The share of service sector increase from 28% to 38% the expansion of service sector has not only been reducing for employment generation but also for greater efficiency of the system and better quality of life.
Thus express structural changes have taken place in the Indian economy during the period 1952-90 when we go by sectoral partition of life. Thus by income criterion structural change in the Indian economy has been very graceful.
Now, Let us consider structural changes by liberalise criterion. It is normally accepted that one of the structural changes that occur in the course of economic development in a progressive shift of labour from agriculture and allied activities to secondary activities.
The interesting fact about these structural shifts in economic activities for our purpose is not so much the ultimate decline in the significance of agriculture (in relative terms) as the rate at which it occurred.
Indian Experience
The above Historical Experience knows us that the sectoral redistribution of the active population is a time taking process. Dislike structural change based on income criterion, structural change based on employment in a slow process. This is demo by Indian Experience also. The work force engaged in primary sector (agriculture, live stock, fishing, hunting, plantations, etc.) reduce from 71% in 1901 and in 1981 68%.

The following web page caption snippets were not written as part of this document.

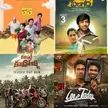 Why do small telugu films not get enough recognition in T*mail film industry but small T*amil films get a lot of recognition in telugu film industry ?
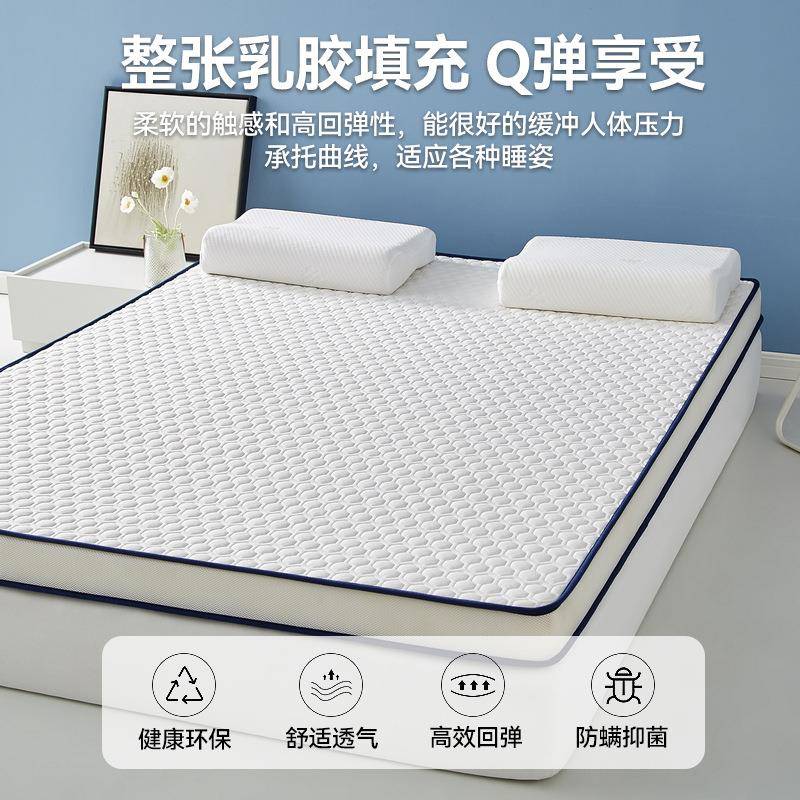 租双人棉双人乳胶胶硬质床垫软床褥学生宿舍房乳乳胶床垫单人垫子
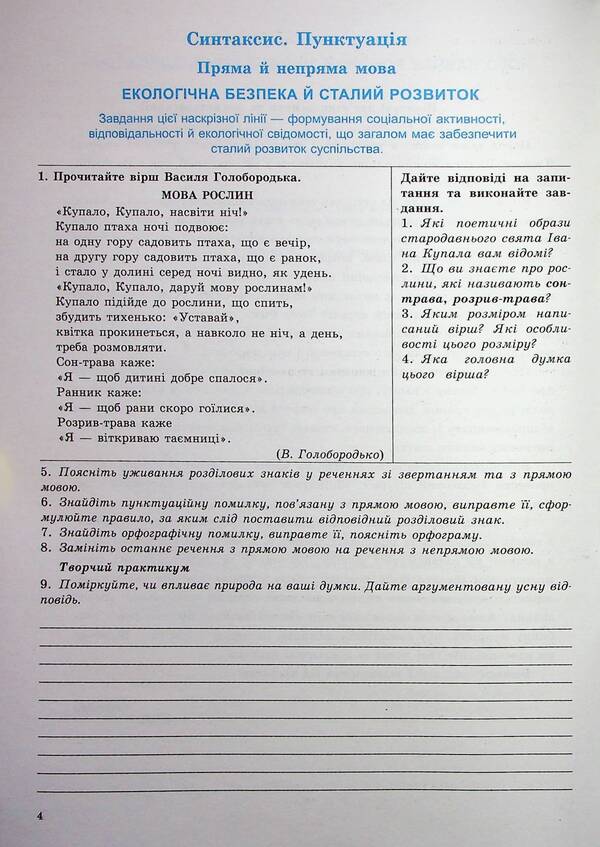 Ukrainian language. 9th grade Workbook for modern students / Українська мова. 9 клас. Робочий зошит для сучасних учнів та учениць Галина Фефилова, Валентина Паращич 9789664743904-3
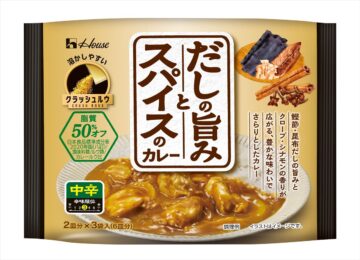 「だしの旨みとスパイスのカレー」（中辛）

This percentage is also declining to 1990-91 and is declining to 66%. If we take agriculture alone in the primary sector, the decline between 1901 and 1981 was from 66.6% to 66.50 by 1991 the percentage was 65.
If we go by employment criterion structural change in the Indian economy has not been expressful.

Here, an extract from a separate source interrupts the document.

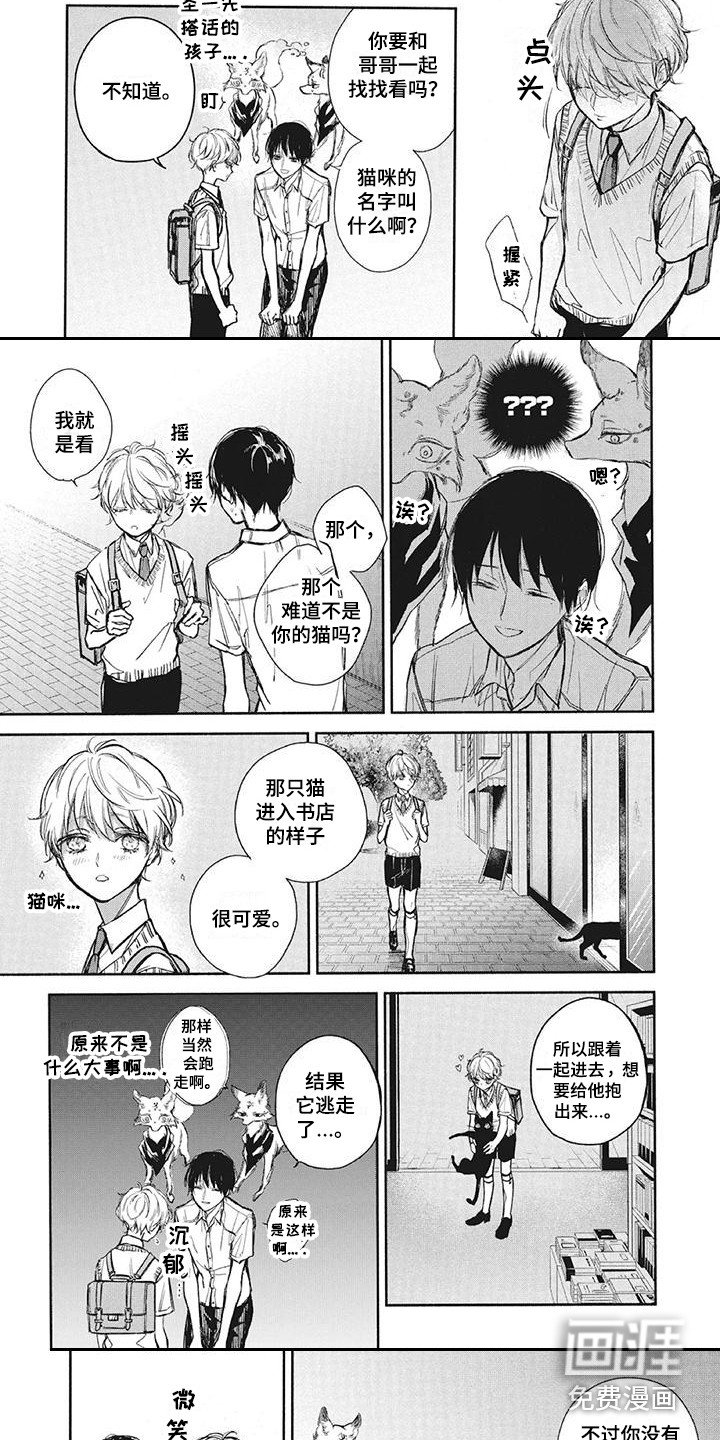第21章：巧遇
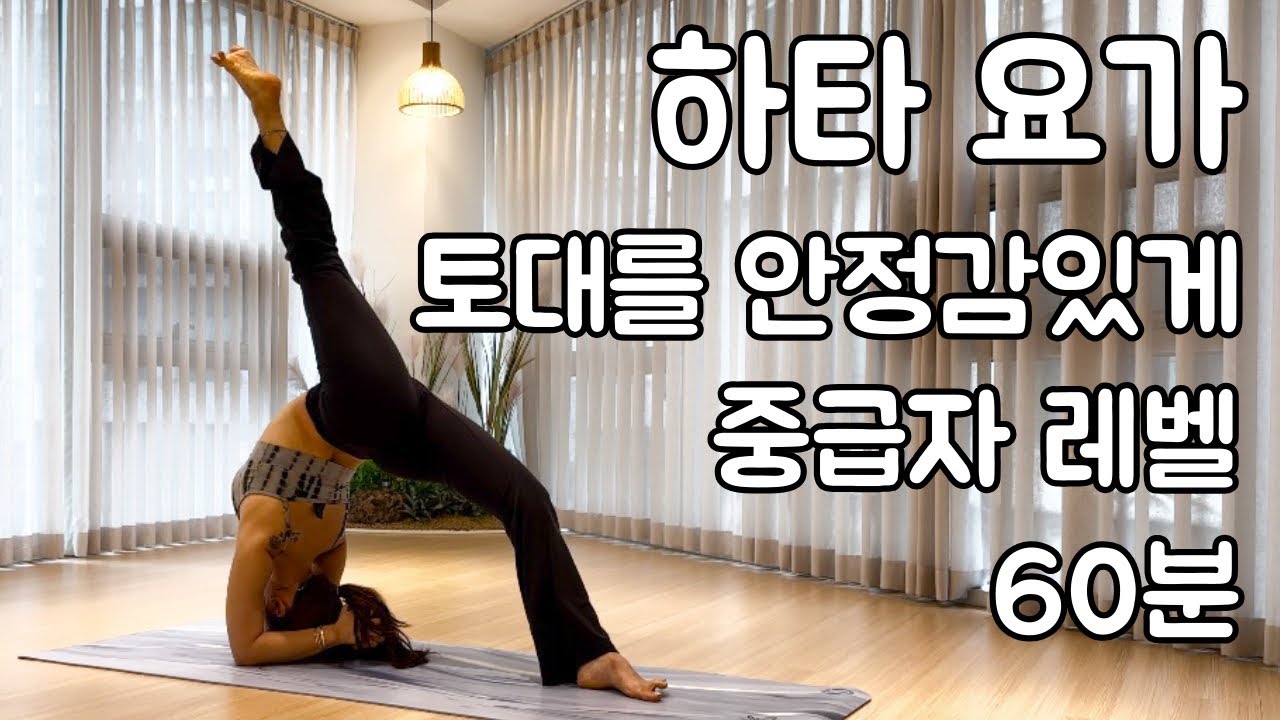 [중급 60분] 하타요가 전신 근력 & 상,하체 유연성 | 비파리타단다아사나 , 팔 균형자세 도전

The share of secondary sector(manufacturing, construction and mining and quarrying) increase from 12% in 1901 to 13% in 1981. The percentage was 12 by 1991.

Two Structural Features

The Indian economy two structural features clearly from the above account:
1) Liberalise agriculture continues to be important in the Indian economy. A little more than 30% of national income occurred in the agricultural sector.
2) There is only little structural change in economy when we go by the employment criterion. Agriculture still accounted for more than 65% of work force in early 90’s.
The under developed nature of the Indian economy became evident when we distinguish the employment structure of the Indian economy with that of a developed country Japan agriculture in Japan in 1986 accounted for only 7% of total labour force.